--- START ---

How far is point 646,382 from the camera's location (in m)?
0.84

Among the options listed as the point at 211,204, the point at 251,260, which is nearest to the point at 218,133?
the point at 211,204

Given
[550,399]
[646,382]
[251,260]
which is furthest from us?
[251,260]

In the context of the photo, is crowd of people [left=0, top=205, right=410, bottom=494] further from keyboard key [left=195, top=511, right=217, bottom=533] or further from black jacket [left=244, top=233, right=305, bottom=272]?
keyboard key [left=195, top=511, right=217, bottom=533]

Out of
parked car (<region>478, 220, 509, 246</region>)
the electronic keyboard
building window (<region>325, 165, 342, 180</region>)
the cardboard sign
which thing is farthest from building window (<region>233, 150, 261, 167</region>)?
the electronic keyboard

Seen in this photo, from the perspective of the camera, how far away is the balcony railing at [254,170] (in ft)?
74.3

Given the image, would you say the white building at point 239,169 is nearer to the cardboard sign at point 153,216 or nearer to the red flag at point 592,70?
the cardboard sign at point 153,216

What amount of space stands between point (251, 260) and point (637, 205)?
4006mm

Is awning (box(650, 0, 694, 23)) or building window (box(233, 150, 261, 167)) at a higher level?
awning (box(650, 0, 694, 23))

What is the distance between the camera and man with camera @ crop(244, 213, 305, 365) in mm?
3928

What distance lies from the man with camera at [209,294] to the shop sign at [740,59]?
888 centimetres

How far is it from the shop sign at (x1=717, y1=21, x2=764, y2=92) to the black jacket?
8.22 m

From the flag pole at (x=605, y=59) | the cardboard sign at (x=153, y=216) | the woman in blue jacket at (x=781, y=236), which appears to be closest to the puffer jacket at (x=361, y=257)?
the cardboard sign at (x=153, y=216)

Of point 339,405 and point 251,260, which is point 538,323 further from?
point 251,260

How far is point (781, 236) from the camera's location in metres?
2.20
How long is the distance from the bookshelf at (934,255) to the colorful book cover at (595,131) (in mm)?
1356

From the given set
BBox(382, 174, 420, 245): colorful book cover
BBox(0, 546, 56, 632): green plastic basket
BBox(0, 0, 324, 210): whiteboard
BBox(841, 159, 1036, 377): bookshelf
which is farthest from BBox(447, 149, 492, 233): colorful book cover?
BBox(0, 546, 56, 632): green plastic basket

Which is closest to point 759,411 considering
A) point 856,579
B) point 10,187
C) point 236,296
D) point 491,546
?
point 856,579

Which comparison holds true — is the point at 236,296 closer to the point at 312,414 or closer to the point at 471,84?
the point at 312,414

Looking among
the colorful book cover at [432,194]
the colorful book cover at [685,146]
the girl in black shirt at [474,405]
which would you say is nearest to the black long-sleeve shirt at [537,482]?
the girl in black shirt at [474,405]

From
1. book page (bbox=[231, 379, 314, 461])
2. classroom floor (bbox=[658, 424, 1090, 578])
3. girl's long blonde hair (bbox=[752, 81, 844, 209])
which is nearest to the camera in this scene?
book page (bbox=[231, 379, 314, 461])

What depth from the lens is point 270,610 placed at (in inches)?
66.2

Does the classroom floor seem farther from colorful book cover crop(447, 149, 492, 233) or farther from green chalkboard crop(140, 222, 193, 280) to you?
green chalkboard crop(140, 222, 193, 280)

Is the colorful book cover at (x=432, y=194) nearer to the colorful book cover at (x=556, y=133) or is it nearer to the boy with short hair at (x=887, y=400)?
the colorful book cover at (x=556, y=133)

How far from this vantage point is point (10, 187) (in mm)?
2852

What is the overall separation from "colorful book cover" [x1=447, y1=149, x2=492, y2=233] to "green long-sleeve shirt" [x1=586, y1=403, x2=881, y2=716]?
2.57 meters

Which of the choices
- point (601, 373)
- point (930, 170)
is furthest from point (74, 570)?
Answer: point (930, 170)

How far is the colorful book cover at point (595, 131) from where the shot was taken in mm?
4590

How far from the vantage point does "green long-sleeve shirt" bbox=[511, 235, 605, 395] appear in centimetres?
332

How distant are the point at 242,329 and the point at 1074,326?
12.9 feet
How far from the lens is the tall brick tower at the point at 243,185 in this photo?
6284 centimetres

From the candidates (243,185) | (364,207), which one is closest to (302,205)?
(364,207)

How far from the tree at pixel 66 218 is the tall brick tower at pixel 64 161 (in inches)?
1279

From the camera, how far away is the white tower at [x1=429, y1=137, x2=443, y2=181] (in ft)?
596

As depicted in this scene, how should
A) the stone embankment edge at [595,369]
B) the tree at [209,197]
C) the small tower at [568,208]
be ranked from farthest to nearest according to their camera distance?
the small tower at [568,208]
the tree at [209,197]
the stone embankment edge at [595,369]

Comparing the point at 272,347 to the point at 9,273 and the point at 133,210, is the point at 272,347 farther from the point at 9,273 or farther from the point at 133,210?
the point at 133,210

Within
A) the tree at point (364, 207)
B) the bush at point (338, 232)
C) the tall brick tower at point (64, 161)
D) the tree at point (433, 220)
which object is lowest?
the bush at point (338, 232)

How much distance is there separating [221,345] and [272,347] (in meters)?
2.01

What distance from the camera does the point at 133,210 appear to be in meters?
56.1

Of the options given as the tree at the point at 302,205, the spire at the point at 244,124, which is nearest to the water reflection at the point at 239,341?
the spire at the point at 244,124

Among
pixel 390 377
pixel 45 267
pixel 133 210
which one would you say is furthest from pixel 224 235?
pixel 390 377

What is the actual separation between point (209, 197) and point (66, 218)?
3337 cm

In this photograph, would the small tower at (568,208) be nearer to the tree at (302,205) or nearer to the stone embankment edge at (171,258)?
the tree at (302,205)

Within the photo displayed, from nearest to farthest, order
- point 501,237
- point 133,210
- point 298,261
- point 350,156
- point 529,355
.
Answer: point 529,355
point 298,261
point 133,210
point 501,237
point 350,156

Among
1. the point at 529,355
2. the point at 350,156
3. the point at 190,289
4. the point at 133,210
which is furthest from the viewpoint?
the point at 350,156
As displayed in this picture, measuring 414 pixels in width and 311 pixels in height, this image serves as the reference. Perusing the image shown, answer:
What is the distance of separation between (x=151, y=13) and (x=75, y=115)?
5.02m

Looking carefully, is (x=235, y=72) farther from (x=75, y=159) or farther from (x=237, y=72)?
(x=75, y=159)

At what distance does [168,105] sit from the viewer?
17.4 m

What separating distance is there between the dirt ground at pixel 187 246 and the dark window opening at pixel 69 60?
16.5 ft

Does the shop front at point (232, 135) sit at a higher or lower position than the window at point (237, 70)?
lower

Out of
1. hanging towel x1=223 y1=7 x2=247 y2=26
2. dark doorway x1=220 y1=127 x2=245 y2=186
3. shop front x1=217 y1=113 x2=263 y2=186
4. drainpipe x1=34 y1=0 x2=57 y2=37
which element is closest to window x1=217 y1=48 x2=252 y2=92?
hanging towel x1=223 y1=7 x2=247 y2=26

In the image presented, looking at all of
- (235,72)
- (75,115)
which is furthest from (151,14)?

--- END ---

What you are asked to do -> Copy all the lines, exactly.

Result ->
How far is point 646,382 from the camera's location (in m)?
0.84

Among the options listed as the point at 211,204, the point at 251,260, which is nearest to the point at 218,133?
the point at 211,204

Given
[550,399]
[646,382]
[251,260]
which is furthest from us?
[251,260]

In the context of the photo, is crowd of people [left=0, top=205, right=410, bottom=494] further from keyboard key [left=195, top=511, right=217, bottom=533] or further from black jacket [left=244, top=233, right=305, bottom=272]?
keyboard key [left=195, top=511, right=217, bottom=533]

Out of
parked car (<region>478, 220, 509, 246</region>)
the electronic keyboard
building window (<region>325, 165, 342, 180</region>)
the cardboard sign
which thing is farthest from building window (<region>233, 150, 261, 167</region>)?
the electronic keyboard

Seen in this photo, from the perspective of the camera, how far away is the balcony railing at [254,170] (in ft)?
74.3

Given the image, would you say the white building at point 239,169 is nearer to the cardboard sign at point 153,216 or nearer to the red flag at point 592,70?
the cardboard sign at point 153,216

What amount of space stands between point (251, 260) and point (637, 205)?
4006mm

Is awning (box(650, 0, 694, 23)) or building window (box(233, 150, 261, 167)) at a higher level?
awning (box(650, 0, 694, 23))

What is the distance between the camera and man with camera @ crop(244, 213, 305, 365) in mm?
3928

What distance lies from the man with camera at [209,294] to the shop sign at [740,59]?
888 centimetres

How far is it from the shop sign at (x1=717, y1=21, x2=764, y2=92) to the black jacket?
8.22 m

From the flag pole at (x=605, y=59) | the cardboard sign at (x=153, y=216) | the woman in blue jacket at (x=781, y=236), which appears to be closest to the puffer jacket at (x=361, y=257)?
the cardboard sign at (x=153, y=216)

Of point 339,405 and point 251,260, which is point 538,323 further from?
point 251,260

How far is point (781, 236) from the camera's location in metres?
2.20
How long is the distance from the bookshelf at (934,255) to the colorful book cover at (595,131) (in mm)?
1356

From the given set
BBox(382, 174, 420, 245): colorful book cover
BBox(0, 546, 56, 632): green plastic basket
BBox(0, 0, 324, 210): whiteboard
BBox(841, 159, 1036, 377): bookshelf
which is farthest from BBox(447, 149, 492, 233): colorful book cover?
BBox(0, 546, 56, 632): green plastic basket

Which is closest to point 759,411 considering
A) point 856,579
B) point 10,187
C) point 236,296
D) point 491,546
?
point 856,579

Which comparison holds true — is the point at 236,296 closer to the point at 312,414 or closer to the point at 471,84?
the point at 312,414

Looking among
the colorful book cover at [432,194]
the colorful book cover at [685,146]
the girl in black shirt at [474,405]
which would you say is nearest to the black long-sleeve shirt at [537,482]?
the girl in black shirt at [474,405]

From
1. book page (bbox=[231, 379, 314, 461])
2. classroom floor (bbox=[658, 424, 1090, 578])
3. girl's long blonde hair (bbox=[752, 81, 844, 209])
which is nearest to the camera in this scene?
book page (bbox=[231, 379, 314, 461])

What depth from the lens is point 270,610 placed at (in inches)?
66.2

Does the classroom floor seem farther from colorful book cover crop(447, 149, 492, 233) or farther from green chalkboard crop(140, 222, 193, 280) to you?
green chalkboard crop(140, 222, 193, 280)

Is the colorful book cover at (x=432, y=194) nearer to the colorful book cover at (x=556, y=133) or is it nearer to the boy with short hair at (x=887, y=400)?
the colorful book cover at (x=556, y=133)

How far from this vantage point is point (10, 187) (in mm)?
2852

What is the overall separation from "colorful book cover" [x1=447, y1=149, x2=492, y2=233] to "green long-sleeve shirt" [x1=586, y1=403, x2=881, y2=716]?
2.57 meters

Which of the choices
- point (601, 373)
- point (930, 170)
is furthest from point (74, 570)?
Answer: point (930, 170)

How far is the colorful book cover at point (595, 131) from where the shot was taken in mm?
4590

How far from the vantage point does "green long-sleeve shirt" bbox=[511, 235, 605, 395] appear in centimetres?
332

How distant are the point at 242,329 and the point at 1074,326?
12.9 feet
How far from the lens is the tall brick tower at the point at 243,185 in this photo?
6284 centimetres

From the candidates (243,185) | (364,207), which one is closest to (302,205)?
(364,207)

How far from the tree at pixel 66 218 is the tall brick tower at pixel 64 161 (in inches)?
1279

From the camera, how far away is the white tower at [x1=429, y1=137, x2=443, y2=181] (in ft)?
596

As depicted in this scene, how should
A) the stone embankment edge at [595,369]
B) the tree at [209,197]
C) the small tower at [568,208]
be ranked from farthest to nearest according to their camera distance?
the small tower at [568,208]
the tree at [209,197]
the stone embankment edge at [595,369]

Comparing the point at 272,347 to the point at 9,273 and the point at 133,210, is the point at 272,347 farther from the point at 9,273 or farther from the point at 133,210?
the point at 133,210

Within
A) the tree at point (364, 207)
B) the bush at point (338, 232)
C) the tall brick tower at point (64, 161)
D) the tree at point (433, 220)
which object is lowest?
the bush at point (338, 232)

How much distance is there separating [221,345] and [272,347] (in meters)?
2.01

What distance from the camera does the point at 133,210 appear to be in meters?
56.1

Of the options given as the tree at the point at 302,205, the spire at the point at 244,124, which is nearest to the water reflection at the point at 239,341?
the spire at the point at 244,124

Among
pixel 390 377
pixel 45 267
pixel 133 210
which one would you say is furthest from pixel 224 235?
pixel 390 377

What is the actual separation between point (209, 197) and point (66, 218)?
3337 cm

In this photograph, would the small tower at (568,208) be nearer to the tree at (302,205) or nearer to the stone embankment edge at (171,258)?
the tree at (302,205)

Within the photo displayed, from nearest to farthest, order
- point 501,237
- point 133,210
- point 298,261
- point 350,156
- point 529,355
.
Answer: point 529,355
point 298,261
point 133,210
point 501,237
point 350,156

Among
1. the point at 529,355
2. the point at 350,156
3. the point at 190,289
4. the point at 133,210
which is furthest from the viewpoint?
the point at 350,156
As displayed in this picture, measuring 414 pixels in width and 311 pixels in height, this image serves as the reference. Perusing the image shown, answer:
What is the distance of separation between (x=151, y=13) and (x=75, y=115)?
5.02m

Looking carefully, is (x=235, y=72) farther from (x=75, y=159) or farther from (x=237, y=72)?
(x=75, y=159)

At what distance does [168,105] sit from the viewer?
17.4 m

What separating distance is there between the dirt ground at pixel 187 246 and the dark window opening at pixel 69 60?
16.5 ft

Does the shop front at point (232, 135) sit at a higher or lower position than the window at point (237, 70)?
lower

Out of
1. hanging towel x1=223 y1=7 x2=247 y2=26
2. dark doorway x1=220 y1=127 x2=245 y2=186
3. shop front x1=217 y1=113 x2=263 y2=186
4. drainpipe x1=34 y1=0 x2=57 y2=37
which element is closest to window x1=217 y1=48 x2=252 y2=92?
hanging towel x1=223 y1=7 x2=247 y2=26

In the image presented, looking at all of
- (235,72)
- (75,115)
which is furthest from (151,14)?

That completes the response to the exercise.